After starting the yugabyted processes on all the nodes, configure the data placement constraint of the universe, as follows:

./bin/yugabyted configure data_placement --base_dir=${HOME}/var/node1 --fault_tolerance=zone

This command can be executed on any node where you already started YugabyteDB.

To check the status of a running multi-node universe, run the following command:

./bin/yugabyted status --base_dir=${HOME}/var/node1

Setup

To set up a universe, refer to Set up a YugabyteDB Anywhere universe.

Setup

To set up a cluster, refer to Set up a YugabyteDB Aeon cluster.

Create the following table and add corresponding data.

CREATE TABLE employees (
  employee_no integer PRIMARY KEY,
  name text,
  department text
);

INSERT INTO employees VALUES
  (1221, 'John Smith', 'Marketing'),
  (1222, 'Bette Davis', 'Sales'),
  (1223, 'Lucille Ball', 'Operations'),
  (1224, 'John Zimmerman', 'Sales');

Basic querying

All data

To retrieve all the data from the table, you can use the following query:

SELECT * FROM employees;

You should see the following output.

 employee_no |      name      | department
-------------+----------------+------------
        1223 | Lucille Ball   | Operations
        1224 | John Zimmerman | Sales
        1221 | John Smith     | Marketing
        1222 | Bette Davis    | Sales

Just one column

Suppose you want to fetch just the name of the all the employees. For this, you can run the following query:

SELECT name FROM employees;

You will get the following output.

      name
----------------
 Lucille Ball
 John Zimmerman
 John Smith
 Bette Davis

Multiple columns

To fetch both the name and department of the all the employees, you can run the following query:

SELECT name, department FROM employees;

You will get the following output.

      name      | department
----------------+------------
 Lucille Ball   | Operations
 John Zimmerman | Sales
 John Smith     | Marketing
 Bette Davis    | Sales

Column aliases

Suppose you want to fetch both the name and department together as a single value of the all the employees. Because there is no defined name for the combined value, by default the system generates a column name as ?column?. You can use the AS clause to assign a name for this generated column as follows:

SELECT employee_no, name || ' - ' || department AS combined FROM employees;

You will get the following output.

 employee_no |         combined
-------------+---------------------------
        1223 | Lucille Ball - Operations
        1224 | John Zimmerman - Sales
        1221 | John Smith - Marketing
        1222 | Bette Davis - Sales

Column aliases may contain spaces. In such a case, you need enclose the alias in double quotes to produce multi-word headers.

Order data

You can use the ORDER BY clause to order/sort your result set on a specific condition. You can also specify the kind of ordering you need (for example, ASC or DESC). For example, to select columns and order the results by the name of the employee, you can run the following query:

SELECT name, department FROM employees ORDER BY name DESC;

You will get the following output.

      name      | department
----------------+------------
 Lucille Ball   | Operations
 John Zimmerman | Sales
 John Smith     | Marketing
 Bette Davis    | Sales

The default sort order ASC is used when not specified explicitly.

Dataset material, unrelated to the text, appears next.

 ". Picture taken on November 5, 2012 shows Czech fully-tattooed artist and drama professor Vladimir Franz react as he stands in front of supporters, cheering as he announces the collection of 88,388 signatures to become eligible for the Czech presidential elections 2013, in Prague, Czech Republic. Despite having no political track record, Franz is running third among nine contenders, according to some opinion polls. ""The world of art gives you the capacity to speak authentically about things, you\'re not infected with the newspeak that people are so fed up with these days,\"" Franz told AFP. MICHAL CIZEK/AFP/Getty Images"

You can also specify different sort orders for different columns. For example, to fetch the data sorted by the department in ascending order, and then sort the rows with the same department by name in descending order, you can run the following query:

SELECT name, department FROM employees
  ORDER BY department ASC, name DESC;

You will get the following output.

      name      | department
----------------+------------
 John Smith     | Marketing
 Lucille Ball   | Operations
 John Zimmerman | Sales
 Bette Davis    | Sales

Order NULLs

Sorting rows that contain NULL values is usually done using the ORDER BY clause with the NULLS FIRST and NULLS LAST options. These options allow you to control the placement of NULL values relative to non-null values: NULLS FIRST positions NULL before non-null values, while NULLS LAST positions NULL after non-null values.

The default behavior for sorting NULL values depends on whether the DESC or ASC option is used in the ORDER BY clause. When using DESC, the default is NULLS FIRST, and with ASC, the default is NULLS LAST.

For example, to order results by department in ascending order displaying rows with missing departments first, you can run the following query:

SELECT department FROM employees
  ORDER BY department ASC NULLS FIRST;

Subqueries

A subquery is a query nested inside another SQL query. It is used to perform a query in the context of a larger query, allowing more complex data retrieval and manipulation. Subqueries can be placed inside SELECT, INSERT, UPDATE, or DELETE statements, or in clauses such as WHERE, FROM, or HAVING.

Suppose you want to find students with scores above the average score in the scores table. For this you can run the following query:

SELECT name
FROM students
WHERE id IN (
    SELECT id
    FROM scores
    WHERE score > (SELECT AVG(score) FROM scores)
);

SELECT AVG(score) FROM scores is the subquery that calculates the average score and passes it on to SELECT id FROM scores, which itself is another subquery that finds the IDs of the students with a score greater than the average score.

CTEs

Common Table Expressions (CTEs) allow you to execute recursive, hierarchical, and other types of complex queries in a simplified manner by breaking down these queries into smaller units. A CTE exists only during the query execution and represents a temporary result set that you can reference like a table from another SQL statement.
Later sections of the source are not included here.